-------- Extrait

Bertram Brooker, Ski Poles [Ski Boots] (Bâtons de ski [Bottes de ski]), 1936
Bertram Brooker, Ski Poles [Ski Boots] (Bâtons de ski [Bottes de ski]), 1936, huile sur toile, 61 x 76,2 cm, collection privée.

 

 

Influences internationales

La première série de tableaux abstraits de Brooker, datés de 1922 à 1924, ainsi que ses œuvres plus tardives comme Ascending Forms (Formes ascendantes), v.1929, semblent être inspirées par les peintures vorticistes de Wyndham Lewis (1882-1957), David Bomberg (1890-1957), William Roberts (1895-1980) (par exemple, Two-Step II, study for the lost painting Two-Step (Two-step II, étude pour la peinture perdue Two-step), v.1915) et Helen Saunders (1885-1963) (par exemple, Dance (Danse), v.1915). L’art de ce groupe, particulièrement celui de Lewis, a recours à l’abstraction et à des lignes nettes pour signifier le mouvement de manière violente et tranchante. Les premières œuvres abstraites de Brooker sont influencées par l’utilisation, chez ce groupe anglais, de formes géométriques précisément définies, dans des contorsions agressives et des couleurs très saturées.

 

Bertram Brooker, Ascending Forms (Formes ascendantes), v.1929
Bertram Brooker, Ascending Forms (Formes ascendantes), v.1929, huile sur toile, 76,2 x 61,6 cm, Musée des beaux-arts du Canada, Ottawa.  
William Roberts, Two-step II, study for the lost painting Two-step (Two-step II, étude pour la peinture perdue Two-step), v.1915
William Roberts, Two-Step II, study for the lost painting Two-step (Two-Step II, étude pour la peinture perdue Two-step), v.1915, crayon, aquarelle et gouache sur papier, 30,2 x 22,8 cm, British Museum, Londres. 

 

Associé de près au mouvement vorticiste, le futurisme a vu le jour en Italie vers 1909. Tout comme le vorticisme, le futurisme est préoccupé par la vitesse et la violence et il se situe à droite sur l’échiquier politique. Brooker voit probablement des exemples d’œuvres futuristes, et il est peut-être attiré par la combinaison de styles, du cubisme et d’autres types d’abstraction. Les formes abstraites tourbillonnantes de peintures comme Abstract Speed + Sound (Vitesse abstraite + bruit), 1913-1914, de Giacomo Balla (1871-1958), ont pu inspirer Brooker et ses tentatives de représenter le mouvement dans des œuvres comme Sounds Assembling (Rassemblement de sons), 1928.

----------------
-------- Données ci-dessous

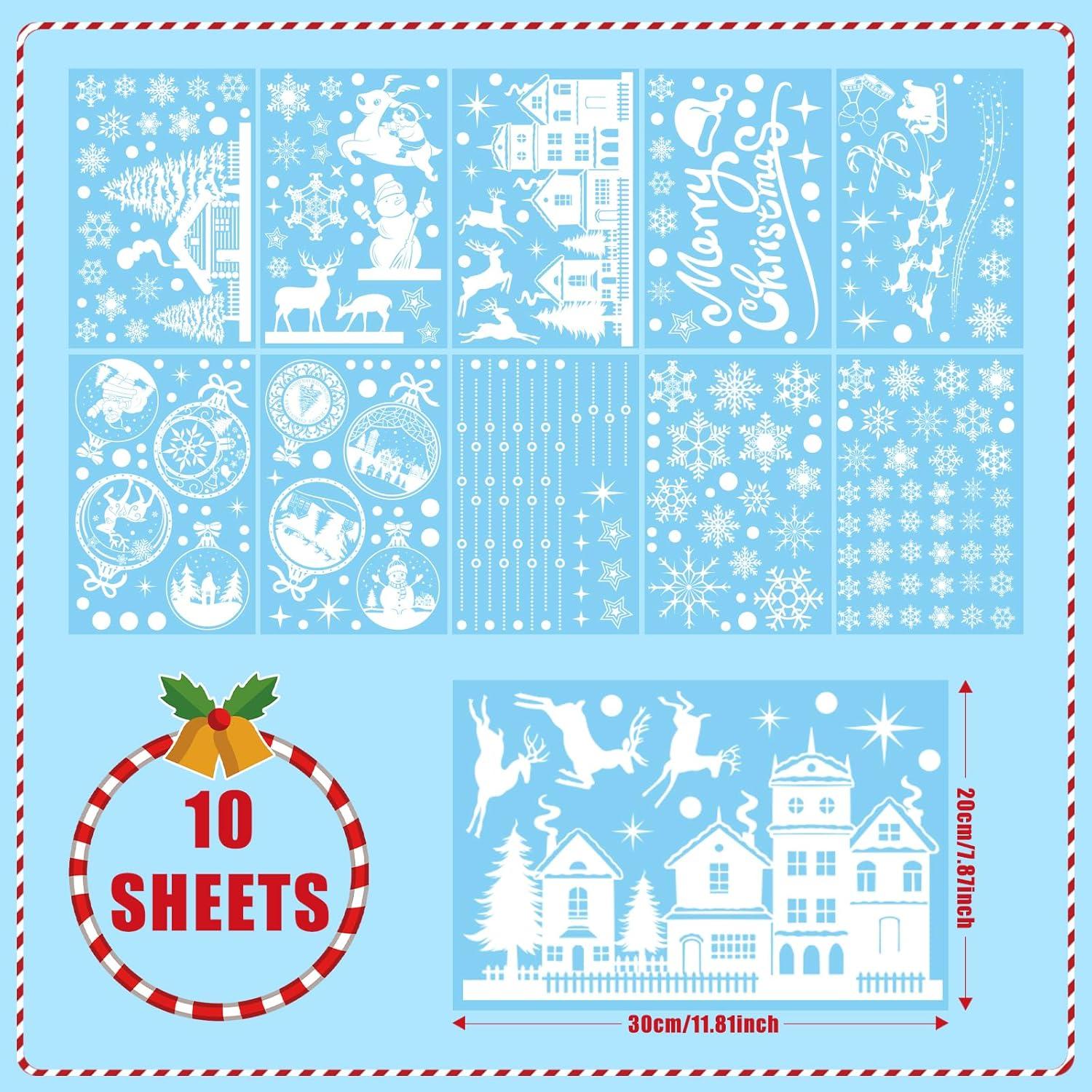 Weihnachten Fenstersticker 245 Stück Doppelseitige Aufkleber für Dekoration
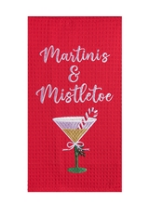 Martini's and Mistletoe Dish Towel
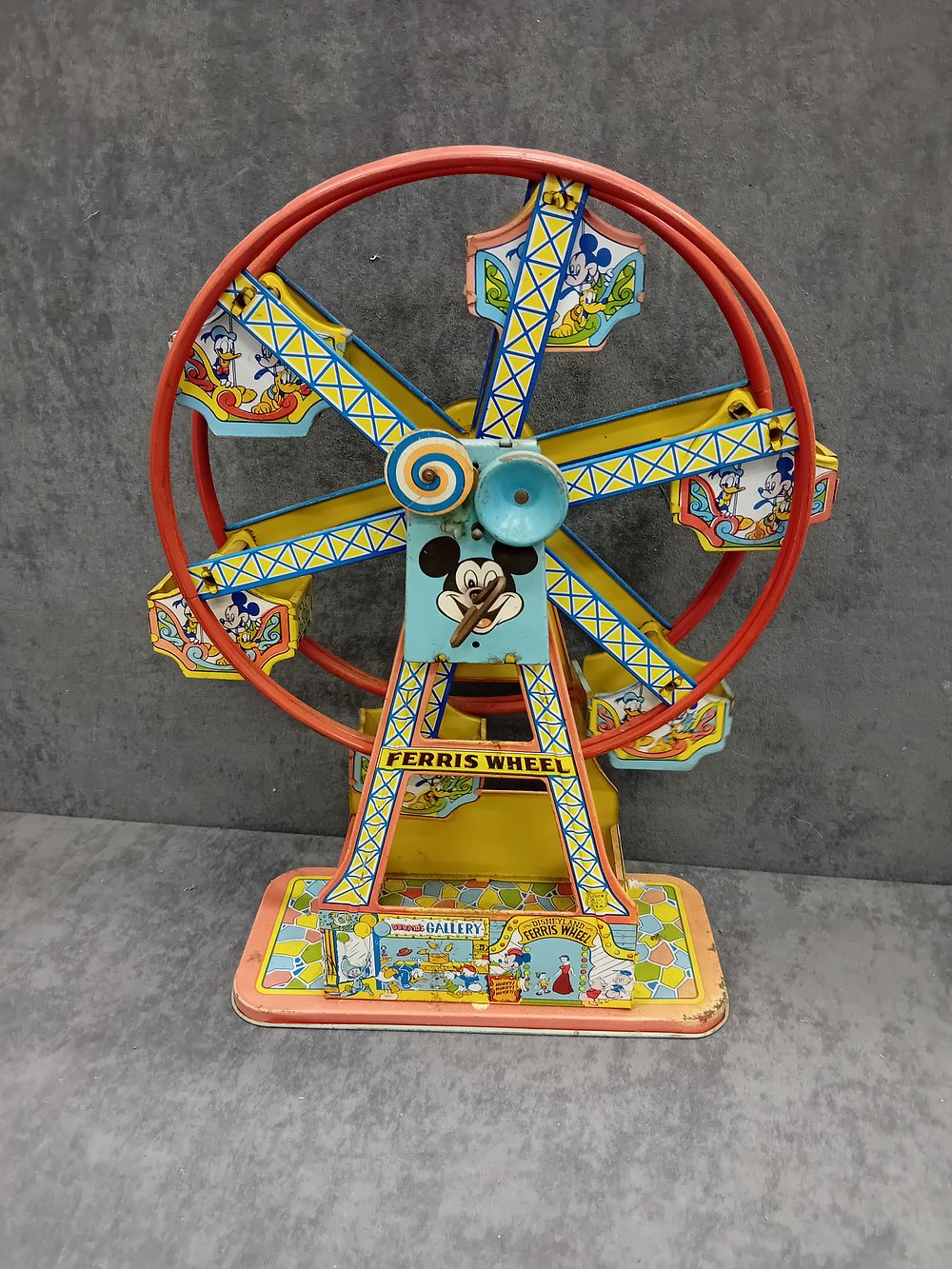 Lot 348: Vintage J. Chein Mickey Mouse Ferris Wheel Tin...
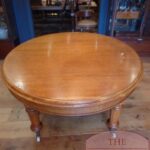 Antieke ronde eikenhouten Engelse uitschuif tafel 1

----------------

Consigne: Recopiez sans rien changer le passage de l'extrait sur Bertram Brooker qui va de « La première série » jusqu'à « couleurs très saturées. ». La liste ci-dessus n'intervient pas dans ce travail.

Résultat:
La première série de tableaux abstraits de Brooker, datés de 1922 à 1924, ainsi que ses œuvres plus tardives comme Ascending Forms (Formes ascendantes), v.1929, semblent être inspirées par les peintures vorticistes de Wyndham Lewis (1882-1957), David Bomberg (1890-1957), William Roberts (1895-1980) (par exemple, Two-Step II, study for the lost painting Two-Step (Two-step II, étude pour la peinture perdue Two-step), v.1915) et Helen Saunders (1885-1963) (par exemple, Dance (Danse), v.1915). L’art de ce groupe, particulièrement celui de Lewis, a recours à l’abstraction et à des lignes nettes pour signifier le mouvement de manière violente et tranchante. Les premières œuvres abstraites de Brooker sont influencées par l’utilisation, chez ce groupe anglais, de formes géométriques précisément définies, dans des contorsions agressives et des couleurs très saturées.